= Aṅgula =

Indian unit of measurement

Aṅgula (from अङ्गुल aṅgula - 'a finger; the thumb; a finger's breadth') is a measure of length. Twelve aṅgulas make a Vitasti or span, and twenty-four a Hasta or Cubit. 108 Angulam make a 'Dhanusha'.

One Aṅgula during the Maurya period is believed to be approximately equal to 1.763 centimetres.

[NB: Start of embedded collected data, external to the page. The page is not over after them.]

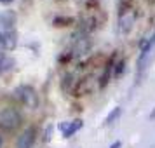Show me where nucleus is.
Masks as SVG:
<instances>
[{"label": "nucleus", "instance_id": "1", "mask_svg": "<svg viewBox=\"0 0 155 148\" xmlns=\"http://www.w3.org/2000/svg\"><path fill=\"white\" fill-rule=\"evenodd\" d=\"M21 124V117L19 113L12 110V108H5L4 112H0V126L5 129H16Z\"/></svg>", "mask_w": 155, "mask_h": 148}, {"label": "nucleus", "instance_id": "2", "mask_svg": "<svg viewBox=\"0 0 155 148\" xmlns=\"http://www.w3.org/2000/svg\"><path fill=\"white\" fill-rule=\"evenodd\" d=\"M155 59V35L152 37V40L148 42V45L143 49V52H141L140 56V61H138V66H140L141 71H145L148 68V64L152 63Z\"/></svg>", "mask_w": 155, "mask_h": 148}, {"label": "nucleus", "instance_id": "3", "mask_svg": "<svg viewBox=\"0 0 155 148\" xmlns=\"http://www.w3.org/2000/svg\"><path fill=\"white\" fill-rule=\"evenodd\" d=\"M18 96L25 101V105H28V106L37 105V94L31 87H19L18 89Z\"/></svg>", "mask_w": 155, "mask_h": 148}, {"label": "nucleus", "instance_id": "4", "mask_svg": "<svg viewBox=\"0 0 155 148\" xmlns=\"http://www.w3.org/2000/svg\"><path fill=\"white\" fill-rule=\"evenodd\" d=\"M33 141H35V133H33V129H26V131L19 136V140L16 143V148H31Z\"/></svg>", "mask_w": 155, "mask_h": 148}, {"label": "nucleus", "instance_id": "5", "mask_svg": "<svg viewBox=\"0 0 155 148\" xmlns=\"http://www.w3.org/2000/svg\"><path fill=\"white\" fill-rule=\"evenodd\" d=\"M84 122L82 120H73V122H66V124H61V131H63L64 138H70L77 133L78 129H82Z\"/></svg>", "mask_w": 155, "mask_h": 148}, {"label": "nucleus", "instance_id": "6", "mask_svg": "<svg viewBox=\"0 0 155 148\" xmlns=\"http://www.w3.org/2000/svg\"><path fill=\"white\" fill-rule=\"evenodd\" d=\"M0 42L4 44V47L5 49H12L16 45V33H14V30H11V28H7V31L2 35V40Z\"/></svg>", "mask_w": 155, "mask_h": 148}, {"label": "nucleus", "instance_id": "7", "mask_svg": "<svg viewBox=\"0 0 155 148\" xmlns=\"http://www.w3.org/2000/svg\"><path fill=\"white\" fill-rule=\"evenodd\" d=\"M134 18H136V14H126V18L122 16V19H120V30L122 31H129V30L133 28Z\"/></svg>", "mask_w": 155, "mask_h": 148}, {"label": "nucleus", "instance_id": "8", "mask_svg": "<svg viewBox=\"0 0 155 148\" xmlns=\"http://www.w3.org/2000/svg\"><path fill=\"white\" fill-rule=\"evenodd\" d=\"M12 64H14V61H12V59H9V58L0 59V73H2V71H5V70H9V68H12Z\"/></svg>", "mask_w": 155, "mask_h": 148}, {"label": "nucleus", "instance_id": "9", "mask_svg": "<svg viewBox=\"0 0 155 148\" xmlns=\"http://www.w3.org/2000/svg\"><path fill=\"white\" fill-rule=\"evenodd\" d=\"M120 115V106H117V108H113V112L106 117V124H113L115 120H117V117Z\"/></svg>", "mask_w": 155, "mask_h": 148}, {"label": "nucleus", "instance_id": "10", "mask_svg": "<svg viewBox=\"0 0 155 148\" xmlns=\"http://www.w3.org/2000/svg\"><path fill=\"white\" fill-rule=\"evenodd\" d=\"M122 66H124V63H119V64H117V68H115V77H119L120 73H122Z\"/></svg>", "mask_w": 155, "mask_h": 148}, {"label": "nucleus", "instance_id": "11", "mask_svg": "<svg viewBox=\"0 0 155 148\" xmlns=\"http://www.w3.org/2000/svg\"><path fill=\"white\" fill-rule=\"evenodd\" d=\"M110 148H120V141H117V143H113V145H112Z\"/></svg>", "mask_w": 155, "mask_h": 148}, {"label": "nucleus", "instance_id": "12", "mask_svg": "<svg viewBox=\"0 0 155 148\" xmlns=\"http://www.w3.org/2000/svg\"><path fill=\"white\" fill-rule=\"evenodd\" d=\"M0 2H2V4H11L12 0H0Z\"/></svg>", "mask_w": 155, "mask_h": 148}, {"label": "nucleus", "instance_id": "13", "mask_svg": "<svg viewBox=\"0 0 155 148\" xmlns=\"http://www.w3.org/2000/svg\"><path fill=\"white\" fill-rule=\"evenodd\" d=\"M0 146H2V138H0Z\"/></svg>", "mask_w": 155, "mask_h": 148}, {"label": "nucleus", "instance_id": "14", "mask_svg": "<svg viewBox=\"0 0 155 148\" xmlns=\"http://www.w3.org/2000/svg\"><path fill=\"white\" fill-rule=\"evenodd\" d=\"M0 40H2V35H0Z\"/></svg>", "mask_w": 155, "mask_h": 148}]
</instances>
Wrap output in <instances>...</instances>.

Dimensional analysis of the oldest engineered caves at the Barabar and Nagarjuni hills (dated to the Mauryan Period) has revealed that the basic length measure (angulam) of this period was 1.763 cm. The planning of these cave complexes was executed using the traditional measurement units mentioned in the Arthashastra, in particular the Danda measuring 96 Angulams. As the basic length measure is also noted in several Harappan civilization sites, this sudy confirms that Harappan metrological ideas were transmitted virtually unchanged from the Harappan civilization to the Ganga civilization, thereby proving the continuity of the people themselves who built their settlements upon this tradition.
— R. Balasubramanian New Insights on metrology during Maurya period

In the Hindu Āgamas, the size of an aṅgula is considerably larger – "the length of the middle digit [phalange] of the middle finger", but the ratios with the larger units remain unchanged.